Reputation: 7469
I have a large file with hundreds of columns that I want to remove only the third and fourth columns from and print the rest to a file. My initial idea was to make an awk script like awk '{print $1, $2, for (i=$5; i <= NF; i++) print $i }' file > outfile
. However, this code does not work.
I then tried:
awk '{for(i = 1; i<=NF; i++)
if(i == 3 || i == 4) continue
else
print($i)}' file > outfile
But this just printed everything out in one field. It would be possible to split this up into two scripts and combine them with unix paste
but this seems like something that should be able to be done in one line.
Upvotes: 22
Views: 38565
Reputation: 10039
The hard but generic way (to forget for a simple oneliner)
awk -v "Exclude=3:4:5" '
# load exclusion
BEGIN{
Count=split(Exclude, aTmp, ":")
for( i = 1; i <= Count; i++) aExc[ aTmp[ i]]=1
}
# treat each line, taking only wanted field
{
Result=""
for( i = 1; i <= NF; i++) {
# field to take ?
if( ! aExc[ i]) {
# first element or add a separator before
if( Result != "") Result=Result OFS $i
else Result=$i
}
}
print Result
}' YourFile
:
in first lineUpvotes: 0
Reputation: 327
Yes, it's possible to just set the third and fourth columns to an empty string; but, in addition, field $1
should be set to itself ($1=$1
) to make awk
actually consume the input field separator (delimeter) :
on the entire current line $0
in one go.
echo 1:2:3:4:5:6:7:8:9:10 | awk -F: '{ $1=$1; $3=""; $4=""; print $0}'
Upvotes: 4
Reputation: 933
What about something like:
cat SOURCEFILE | cut -f1-2,5- >> DESTFILE
It prints the first two columns, skips the 3rd and 4rth, and then prints from 5 onwards to the end.
Upvotes: 18
Reputation: 19665
Say you have a tab delimited file that looks like the following:
temp.txt
field1 field2 field3 field4 field5 field6
field1 field2 field3 field4 field5 field6
field1 field2 field3 field4 field5 field6
running the following will remove field 3 and 4 and output to end of line.

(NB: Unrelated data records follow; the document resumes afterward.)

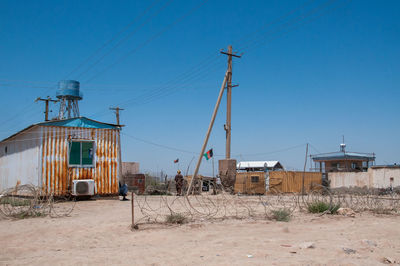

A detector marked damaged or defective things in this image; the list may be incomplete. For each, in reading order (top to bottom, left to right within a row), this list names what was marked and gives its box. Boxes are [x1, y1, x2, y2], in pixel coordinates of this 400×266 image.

rusty metal wall [41, 125, 121, 194]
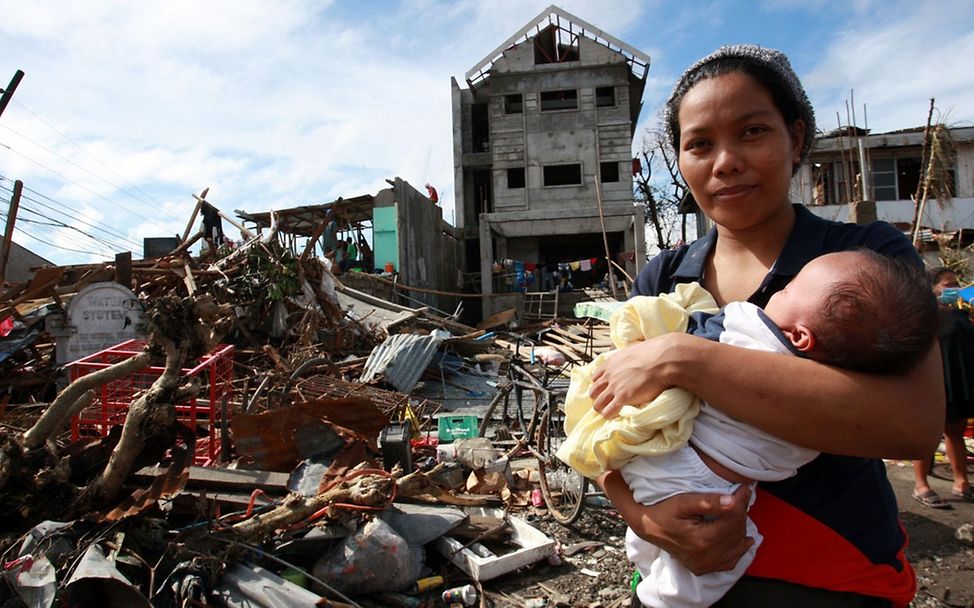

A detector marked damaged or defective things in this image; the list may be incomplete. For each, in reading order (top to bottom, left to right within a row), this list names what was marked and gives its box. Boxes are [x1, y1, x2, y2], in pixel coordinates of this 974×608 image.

damaged house [454, 4, 652, 316]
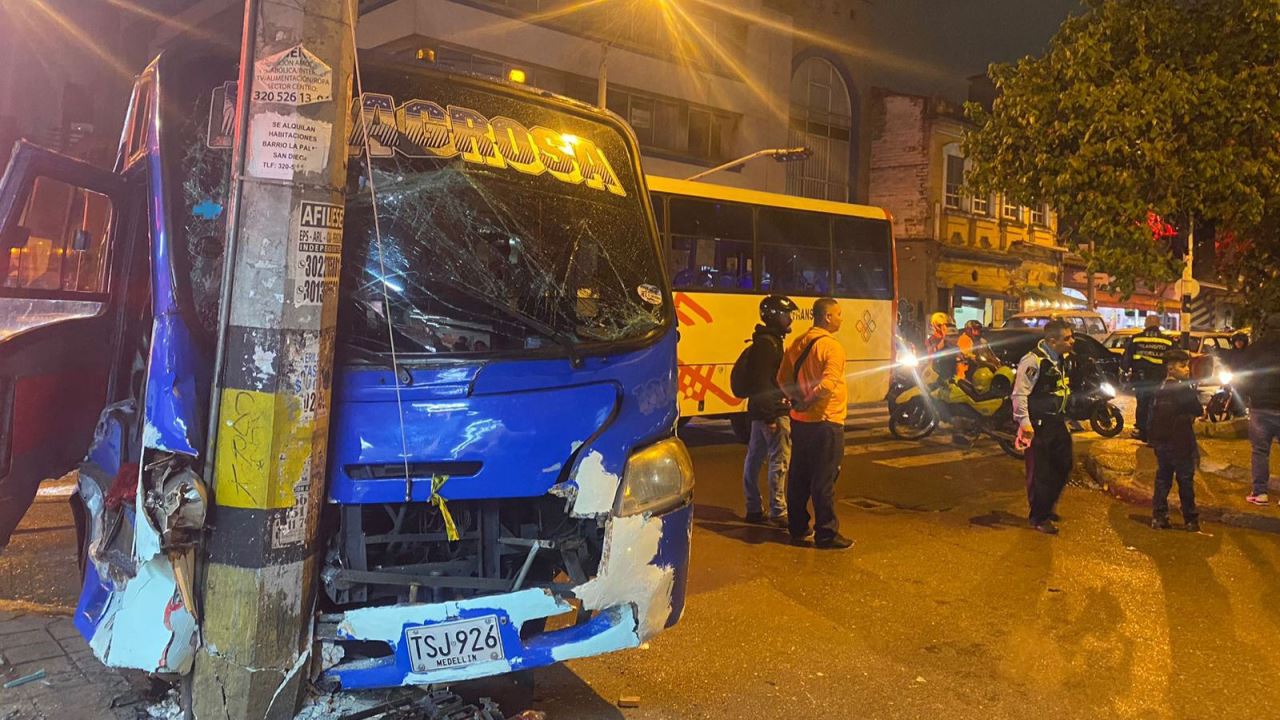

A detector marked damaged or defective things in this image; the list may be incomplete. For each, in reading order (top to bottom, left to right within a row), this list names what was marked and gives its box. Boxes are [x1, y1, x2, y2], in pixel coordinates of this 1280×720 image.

shattered windshield [335, 72, 665, 356]
crashed blue bus [0, 47, 691, 686]
damaged bumper [318, 497, 691, 686]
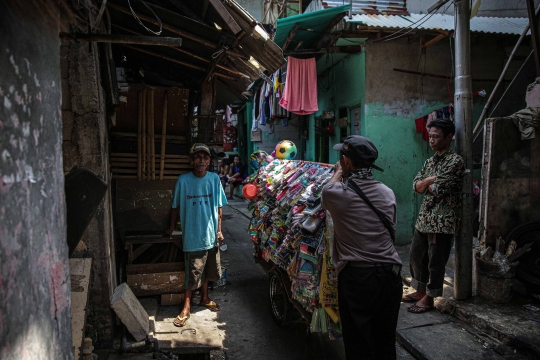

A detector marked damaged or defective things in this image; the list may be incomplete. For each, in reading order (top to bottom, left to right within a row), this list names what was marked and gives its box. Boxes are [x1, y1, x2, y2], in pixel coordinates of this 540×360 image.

peeling plaster wall [0, 3, 72, 360]
peeling plaster wall [60, 37, 116, 348]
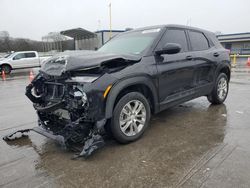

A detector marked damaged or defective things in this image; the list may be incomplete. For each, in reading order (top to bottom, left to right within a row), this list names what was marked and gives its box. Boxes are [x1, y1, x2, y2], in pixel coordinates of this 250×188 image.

damaged black suv [3, 24, 230, 157]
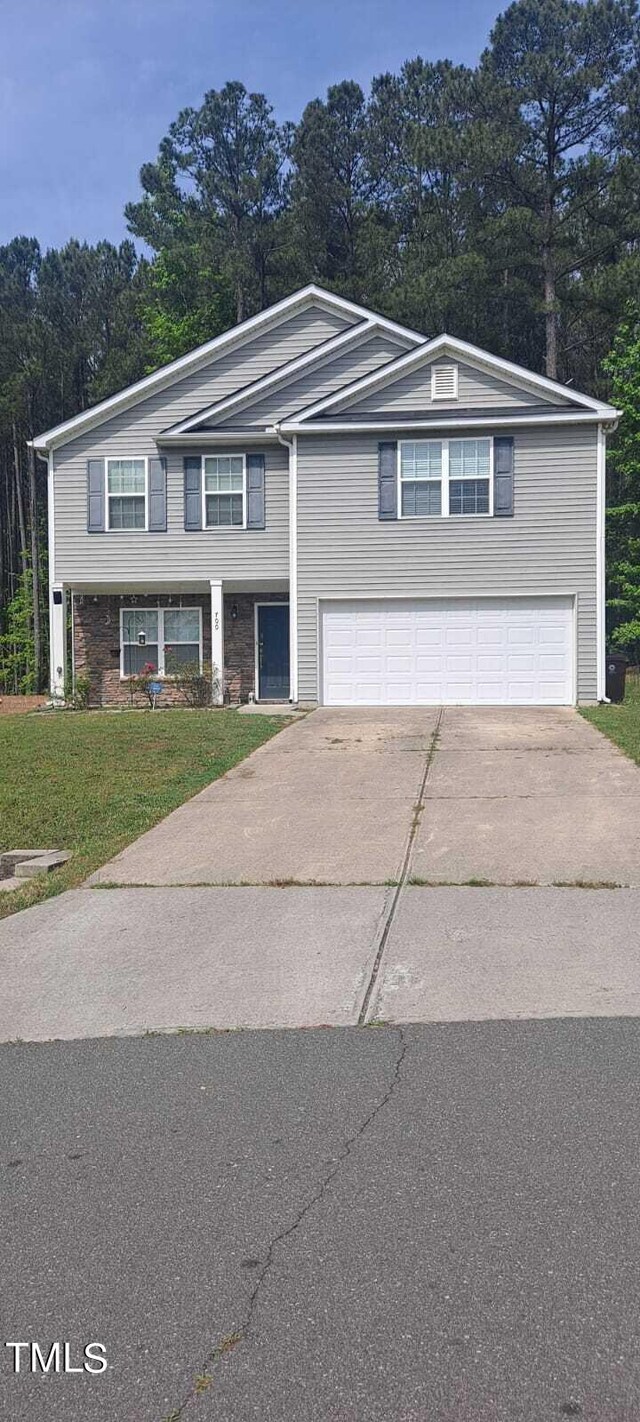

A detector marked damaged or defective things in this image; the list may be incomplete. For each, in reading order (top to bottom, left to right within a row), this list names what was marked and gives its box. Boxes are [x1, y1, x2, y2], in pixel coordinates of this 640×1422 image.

driveway crack [356, 708, 443, 1023]
road crack [163, 1029, 403, 1416]
driveway crack [162, 1029, 406, 1416]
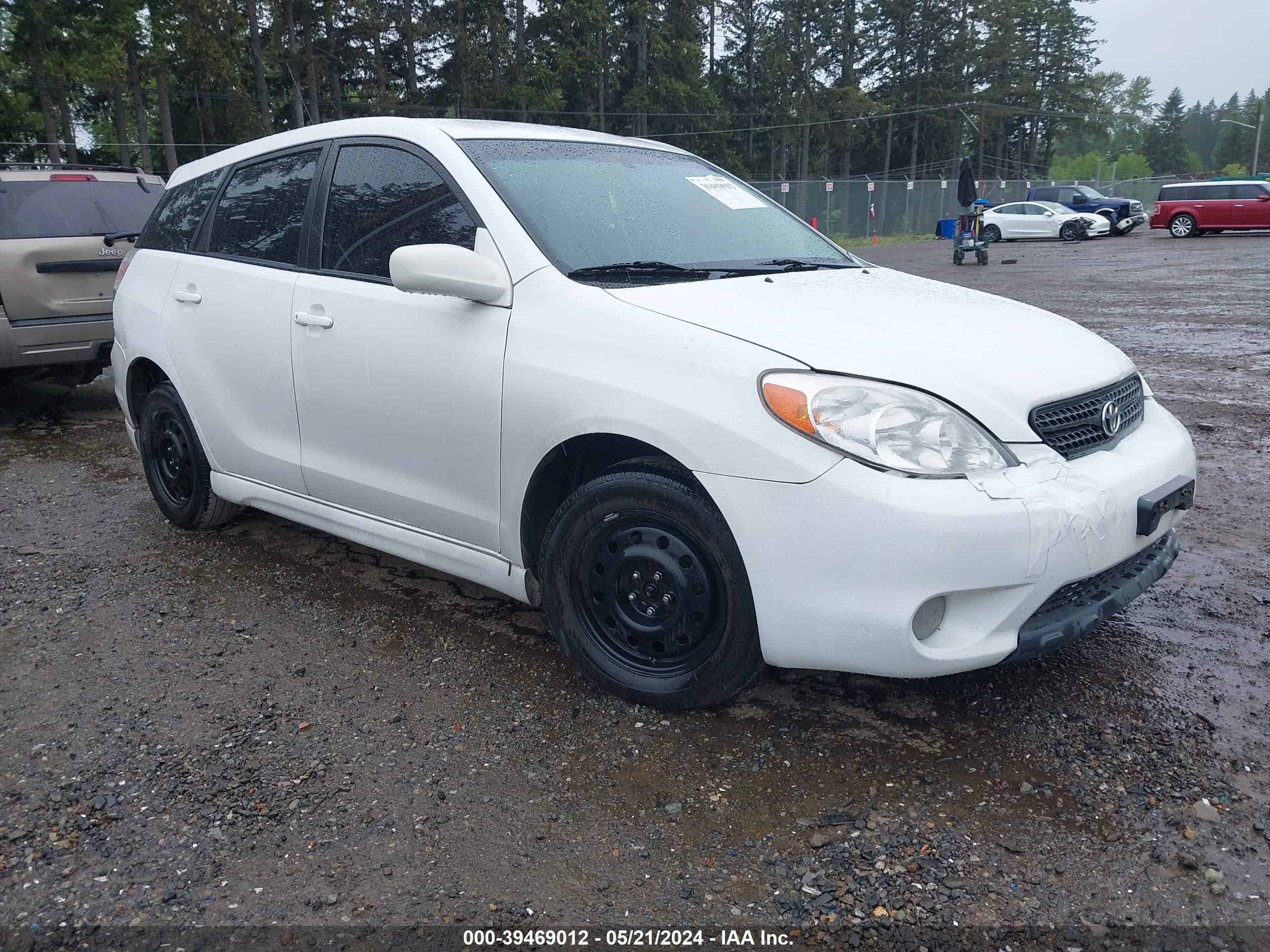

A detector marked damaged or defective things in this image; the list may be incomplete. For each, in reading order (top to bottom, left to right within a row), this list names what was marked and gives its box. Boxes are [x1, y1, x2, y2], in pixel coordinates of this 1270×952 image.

damaged front bumper [698, 398, 1199, 682]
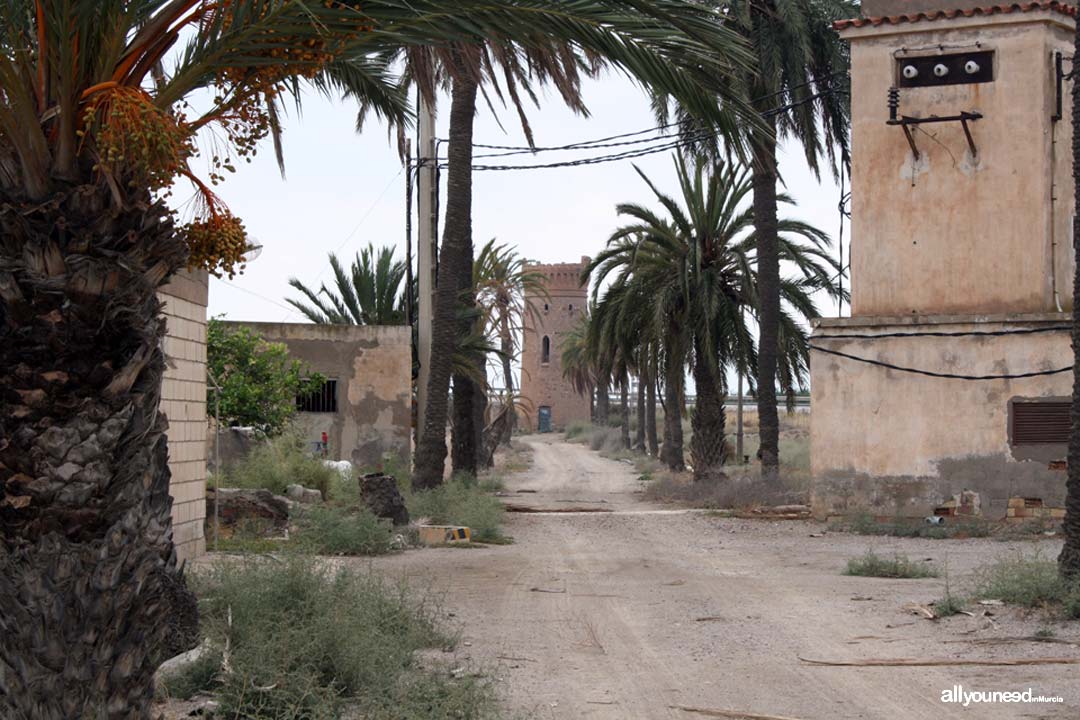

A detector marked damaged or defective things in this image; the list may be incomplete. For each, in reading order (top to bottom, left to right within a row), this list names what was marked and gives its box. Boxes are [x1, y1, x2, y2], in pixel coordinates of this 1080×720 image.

peeling paint wall [157, 269, 208, 561]
peeling paint wall [225, 323, 410, 470]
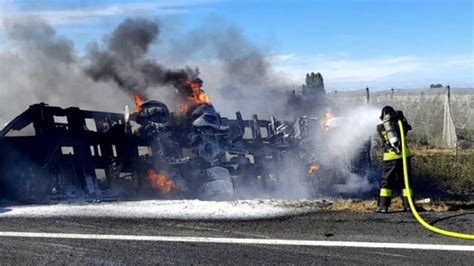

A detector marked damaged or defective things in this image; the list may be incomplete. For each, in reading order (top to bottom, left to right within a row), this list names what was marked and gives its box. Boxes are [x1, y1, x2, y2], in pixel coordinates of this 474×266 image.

awk '{print $1"\t"$2"\t"substr($0, index($0,$5))}' temp.txt
field1 field2 field5 field6
field1 field2 field5 field6
field1 field2 field5 field6
My example(s) print to stdout.
> newFile
will send stdout to newFile and >> newFile
will append to newFile.
So you may want to use the following:
awk '{print $1"\t"$2"\t"substr($0, index($0,$5))}' temp.txt > newFile.txt
some will argue for cut
cut -f1,2,5- temp.txt
which produce the same output, and cut is great for simplicity, but does not handle inconsistent delimiters. For example mixture of different whitespaces. However, in this case cut may be what you are after.
you could also accomplish this in perl,python,ruby,and many others, but here is the simplest awk
solution.
Upvotes: 7
Reputation: 121
How about just setting the third and fourth columns to an empty string:
echo 1 2 3 4 5 6 7 8 9 10 |
awk -F" " '{ $3=""; $4=""; print}'
Upvotes: 12
Reputation: 225112
Your first try was pretty close. Modifying it to use printf
and including the field separators worked for me:
awk '{printf $1FS$2; for (i=5; i <= NF; i++) printf FS$i; print NL }'
Upvotes: 20